Why not just vector search?

Most memory libraries are thin wrappers around a vector database. You embed text, store vectors, and retrieve by cosine similarity. It works, but it has a blind spot.

Vector search finds similar text. It struggles with related facts.

Say you store: "Ravi uses FastAPI" and "FastAPI uses Uvicorn". If you query "What server does Ravi use?", a pure vector search will miss the inference. The connection lives in the relationship between facts, not in any single embedding.

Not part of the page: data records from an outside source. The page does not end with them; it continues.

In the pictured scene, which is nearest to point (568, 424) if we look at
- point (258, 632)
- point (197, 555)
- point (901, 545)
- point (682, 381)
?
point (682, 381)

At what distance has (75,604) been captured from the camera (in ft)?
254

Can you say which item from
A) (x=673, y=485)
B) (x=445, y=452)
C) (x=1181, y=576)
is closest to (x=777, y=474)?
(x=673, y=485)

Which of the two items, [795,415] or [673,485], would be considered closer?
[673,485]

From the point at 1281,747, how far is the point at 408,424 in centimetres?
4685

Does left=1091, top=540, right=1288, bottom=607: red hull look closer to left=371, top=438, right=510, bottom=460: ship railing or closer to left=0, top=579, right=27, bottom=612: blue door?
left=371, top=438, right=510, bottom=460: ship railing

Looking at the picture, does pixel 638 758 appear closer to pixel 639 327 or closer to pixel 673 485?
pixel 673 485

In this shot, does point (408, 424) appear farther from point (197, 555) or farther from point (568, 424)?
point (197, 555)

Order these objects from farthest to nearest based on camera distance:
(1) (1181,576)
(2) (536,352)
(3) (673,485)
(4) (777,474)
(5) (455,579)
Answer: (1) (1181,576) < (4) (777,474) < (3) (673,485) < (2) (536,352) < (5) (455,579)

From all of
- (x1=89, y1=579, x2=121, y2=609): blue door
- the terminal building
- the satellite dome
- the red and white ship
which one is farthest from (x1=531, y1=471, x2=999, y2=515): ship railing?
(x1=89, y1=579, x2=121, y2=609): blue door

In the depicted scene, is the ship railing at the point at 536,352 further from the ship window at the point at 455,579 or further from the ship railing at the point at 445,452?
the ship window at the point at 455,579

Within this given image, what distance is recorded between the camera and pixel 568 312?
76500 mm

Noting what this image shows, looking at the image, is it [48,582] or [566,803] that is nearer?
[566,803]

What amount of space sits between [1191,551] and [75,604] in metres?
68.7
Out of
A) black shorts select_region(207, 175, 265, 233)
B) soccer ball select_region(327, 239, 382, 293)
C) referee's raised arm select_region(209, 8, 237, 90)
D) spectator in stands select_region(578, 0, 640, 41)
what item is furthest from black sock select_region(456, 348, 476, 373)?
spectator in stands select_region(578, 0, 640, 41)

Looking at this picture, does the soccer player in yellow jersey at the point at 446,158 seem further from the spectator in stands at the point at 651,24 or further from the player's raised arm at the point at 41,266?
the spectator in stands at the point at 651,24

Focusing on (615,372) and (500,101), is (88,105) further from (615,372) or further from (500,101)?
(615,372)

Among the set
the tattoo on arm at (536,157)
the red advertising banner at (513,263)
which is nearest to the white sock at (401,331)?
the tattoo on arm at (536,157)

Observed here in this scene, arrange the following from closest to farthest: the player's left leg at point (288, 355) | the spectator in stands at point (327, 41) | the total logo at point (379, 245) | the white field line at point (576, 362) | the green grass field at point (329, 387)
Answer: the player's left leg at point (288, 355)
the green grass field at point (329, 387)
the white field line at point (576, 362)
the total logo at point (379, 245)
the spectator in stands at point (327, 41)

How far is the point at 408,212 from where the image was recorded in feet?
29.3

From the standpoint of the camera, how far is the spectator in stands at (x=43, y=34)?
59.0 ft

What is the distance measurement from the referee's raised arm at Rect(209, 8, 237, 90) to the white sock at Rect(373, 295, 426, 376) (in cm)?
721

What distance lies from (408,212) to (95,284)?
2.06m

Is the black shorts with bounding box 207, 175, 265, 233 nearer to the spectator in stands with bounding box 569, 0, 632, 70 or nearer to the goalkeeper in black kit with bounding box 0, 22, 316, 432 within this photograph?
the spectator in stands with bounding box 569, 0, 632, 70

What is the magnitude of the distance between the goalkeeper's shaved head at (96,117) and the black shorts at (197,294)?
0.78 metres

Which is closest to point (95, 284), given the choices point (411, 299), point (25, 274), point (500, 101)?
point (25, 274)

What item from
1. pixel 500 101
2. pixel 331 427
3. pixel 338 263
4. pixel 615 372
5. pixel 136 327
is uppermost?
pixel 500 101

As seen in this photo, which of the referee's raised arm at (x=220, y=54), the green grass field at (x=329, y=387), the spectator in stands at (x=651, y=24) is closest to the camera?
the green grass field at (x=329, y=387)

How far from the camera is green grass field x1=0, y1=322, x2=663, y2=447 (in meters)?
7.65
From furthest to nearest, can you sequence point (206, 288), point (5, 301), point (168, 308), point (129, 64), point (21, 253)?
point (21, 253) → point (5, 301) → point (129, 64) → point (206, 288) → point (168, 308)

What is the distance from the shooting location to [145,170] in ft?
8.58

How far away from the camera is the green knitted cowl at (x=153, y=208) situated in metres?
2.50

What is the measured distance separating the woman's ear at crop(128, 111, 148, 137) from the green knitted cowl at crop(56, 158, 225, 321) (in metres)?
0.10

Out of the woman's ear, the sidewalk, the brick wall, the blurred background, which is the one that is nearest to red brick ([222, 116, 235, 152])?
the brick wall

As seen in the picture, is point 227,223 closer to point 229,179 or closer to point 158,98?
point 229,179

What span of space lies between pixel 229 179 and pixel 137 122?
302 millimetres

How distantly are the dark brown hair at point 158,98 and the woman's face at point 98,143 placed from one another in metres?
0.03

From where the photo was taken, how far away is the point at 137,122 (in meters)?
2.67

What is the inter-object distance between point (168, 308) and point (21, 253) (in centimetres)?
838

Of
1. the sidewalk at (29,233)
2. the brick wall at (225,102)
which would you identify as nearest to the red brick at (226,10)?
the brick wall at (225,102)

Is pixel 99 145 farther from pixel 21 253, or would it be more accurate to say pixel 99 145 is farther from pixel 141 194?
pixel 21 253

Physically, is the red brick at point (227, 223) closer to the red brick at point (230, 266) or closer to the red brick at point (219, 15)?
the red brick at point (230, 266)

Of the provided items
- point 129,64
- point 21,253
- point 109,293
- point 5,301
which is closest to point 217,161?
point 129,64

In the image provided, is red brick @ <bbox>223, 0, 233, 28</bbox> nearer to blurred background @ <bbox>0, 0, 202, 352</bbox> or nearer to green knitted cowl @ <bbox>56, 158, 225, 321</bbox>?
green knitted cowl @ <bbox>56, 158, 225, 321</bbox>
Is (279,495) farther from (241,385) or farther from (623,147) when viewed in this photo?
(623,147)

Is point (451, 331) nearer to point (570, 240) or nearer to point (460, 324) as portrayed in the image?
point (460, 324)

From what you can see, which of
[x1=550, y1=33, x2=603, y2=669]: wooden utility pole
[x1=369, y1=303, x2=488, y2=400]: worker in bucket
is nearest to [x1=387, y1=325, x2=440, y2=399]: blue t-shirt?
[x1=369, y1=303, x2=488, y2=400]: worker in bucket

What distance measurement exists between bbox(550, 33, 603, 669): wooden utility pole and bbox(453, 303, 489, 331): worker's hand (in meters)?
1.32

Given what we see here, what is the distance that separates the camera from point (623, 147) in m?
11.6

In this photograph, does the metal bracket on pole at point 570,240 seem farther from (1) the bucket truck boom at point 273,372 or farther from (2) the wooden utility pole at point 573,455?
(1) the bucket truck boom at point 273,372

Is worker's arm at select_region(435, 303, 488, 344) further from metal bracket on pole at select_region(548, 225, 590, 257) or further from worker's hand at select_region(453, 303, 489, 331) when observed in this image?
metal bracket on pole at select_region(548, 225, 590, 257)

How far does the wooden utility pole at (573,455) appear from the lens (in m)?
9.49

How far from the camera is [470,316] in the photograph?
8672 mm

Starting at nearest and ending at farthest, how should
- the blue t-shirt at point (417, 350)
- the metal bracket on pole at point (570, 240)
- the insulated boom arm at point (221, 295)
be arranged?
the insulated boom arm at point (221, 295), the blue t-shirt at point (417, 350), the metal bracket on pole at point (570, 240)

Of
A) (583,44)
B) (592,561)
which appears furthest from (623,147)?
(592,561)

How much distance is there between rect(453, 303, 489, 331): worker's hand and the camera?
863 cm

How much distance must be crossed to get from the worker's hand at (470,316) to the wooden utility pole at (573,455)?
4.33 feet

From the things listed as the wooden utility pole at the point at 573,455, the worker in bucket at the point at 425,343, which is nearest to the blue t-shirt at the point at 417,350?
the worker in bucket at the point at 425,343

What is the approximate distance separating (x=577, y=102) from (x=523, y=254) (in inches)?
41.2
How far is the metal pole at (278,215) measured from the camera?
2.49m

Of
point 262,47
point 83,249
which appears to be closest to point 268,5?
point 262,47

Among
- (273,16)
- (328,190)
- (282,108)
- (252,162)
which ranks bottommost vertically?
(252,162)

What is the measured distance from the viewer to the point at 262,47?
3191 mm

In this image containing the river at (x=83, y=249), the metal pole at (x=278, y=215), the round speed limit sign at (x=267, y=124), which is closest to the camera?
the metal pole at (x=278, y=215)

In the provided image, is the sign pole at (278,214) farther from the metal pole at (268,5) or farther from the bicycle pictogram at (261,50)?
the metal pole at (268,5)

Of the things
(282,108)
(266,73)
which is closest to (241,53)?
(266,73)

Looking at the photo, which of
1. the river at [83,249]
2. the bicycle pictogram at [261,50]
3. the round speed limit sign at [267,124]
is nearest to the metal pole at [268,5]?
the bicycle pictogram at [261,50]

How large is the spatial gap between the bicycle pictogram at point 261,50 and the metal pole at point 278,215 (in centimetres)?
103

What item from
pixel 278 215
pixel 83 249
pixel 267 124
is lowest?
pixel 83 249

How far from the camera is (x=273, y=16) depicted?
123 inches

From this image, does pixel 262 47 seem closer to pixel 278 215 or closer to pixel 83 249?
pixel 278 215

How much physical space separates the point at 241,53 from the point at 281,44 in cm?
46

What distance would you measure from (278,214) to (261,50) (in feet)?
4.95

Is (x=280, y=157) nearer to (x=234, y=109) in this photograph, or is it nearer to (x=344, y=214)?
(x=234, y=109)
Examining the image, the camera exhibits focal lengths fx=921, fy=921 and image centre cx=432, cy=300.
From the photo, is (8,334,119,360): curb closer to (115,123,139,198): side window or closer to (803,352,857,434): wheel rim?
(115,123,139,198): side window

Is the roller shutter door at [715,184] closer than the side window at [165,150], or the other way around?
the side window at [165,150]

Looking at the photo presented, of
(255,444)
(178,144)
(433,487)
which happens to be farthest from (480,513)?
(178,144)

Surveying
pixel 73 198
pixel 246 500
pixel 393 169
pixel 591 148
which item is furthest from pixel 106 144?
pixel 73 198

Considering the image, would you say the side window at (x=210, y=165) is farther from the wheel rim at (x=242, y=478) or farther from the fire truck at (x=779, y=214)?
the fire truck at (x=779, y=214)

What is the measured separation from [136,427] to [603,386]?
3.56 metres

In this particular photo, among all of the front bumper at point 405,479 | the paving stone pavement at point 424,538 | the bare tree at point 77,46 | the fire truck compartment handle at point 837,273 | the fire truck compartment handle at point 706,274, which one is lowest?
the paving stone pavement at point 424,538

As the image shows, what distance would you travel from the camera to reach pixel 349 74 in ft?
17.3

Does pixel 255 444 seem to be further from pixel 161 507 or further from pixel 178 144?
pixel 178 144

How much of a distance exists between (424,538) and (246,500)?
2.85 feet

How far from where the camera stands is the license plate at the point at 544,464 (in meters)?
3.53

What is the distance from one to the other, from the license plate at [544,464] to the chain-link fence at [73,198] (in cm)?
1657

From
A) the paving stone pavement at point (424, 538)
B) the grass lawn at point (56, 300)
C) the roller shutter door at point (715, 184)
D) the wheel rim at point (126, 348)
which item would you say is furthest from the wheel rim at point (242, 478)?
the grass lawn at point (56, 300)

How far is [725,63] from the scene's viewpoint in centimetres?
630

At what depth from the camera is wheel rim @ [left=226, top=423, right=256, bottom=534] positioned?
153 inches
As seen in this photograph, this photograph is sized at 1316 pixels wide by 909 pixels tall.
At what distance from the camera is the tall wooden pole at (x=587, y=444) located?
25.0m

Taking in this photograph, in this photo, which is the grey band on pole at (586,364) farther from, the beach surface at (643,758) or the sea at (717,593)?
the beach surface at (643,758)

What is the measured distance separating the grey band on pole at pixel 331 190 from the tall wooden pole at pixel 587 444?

MemoryWeave solves this with a dual-retrieval architecture.

How it works

Here's the full pipeline — both add() and get() in one view:

memory.add(text)
  │
  ├── spaCy NLP          extract entities + subject-verb-object facts
  ├── sentence-transformers   embed text → 384-dim vector
  ├── Vector store        save embedding (InMemory or ChromaDB)
  └── Knowledge graph     add entities and facts as nodes/edges (NetworkX)

memory.get(query)
  │
  ├── Embed query
  ├── Vector search       top-k similar memories by cosine similarity
  ├── Graph query         related facts by keyword overlap
  └── Ranker              fuse scores → 0.6 × vector + 0.4 × graph → MemoryContext

Let's walk through each part.

1. NLP extraction (spaCy)

When you call memory.add(text), the first thing that happens is a spaCy pass over the raw text. It extracts:

Named entities — people, places, organizations, tech names
Subject-verb-object triples — structured facts like (Ravi, prefers, Python)

These become nodes and edges in a knowledge graph (NetworkX under the hood). This is what makes relational queries possible later.

2. Embedding (sentence-transformers)

In parallel, the same text is embedded using all-MiniLM-L6-v2 — a compact, fast sentence-transformers model that produces 384-dimensional vectors. These go into either an in-memory store (great for development) or ChromaDB (for production, persistence across restarts).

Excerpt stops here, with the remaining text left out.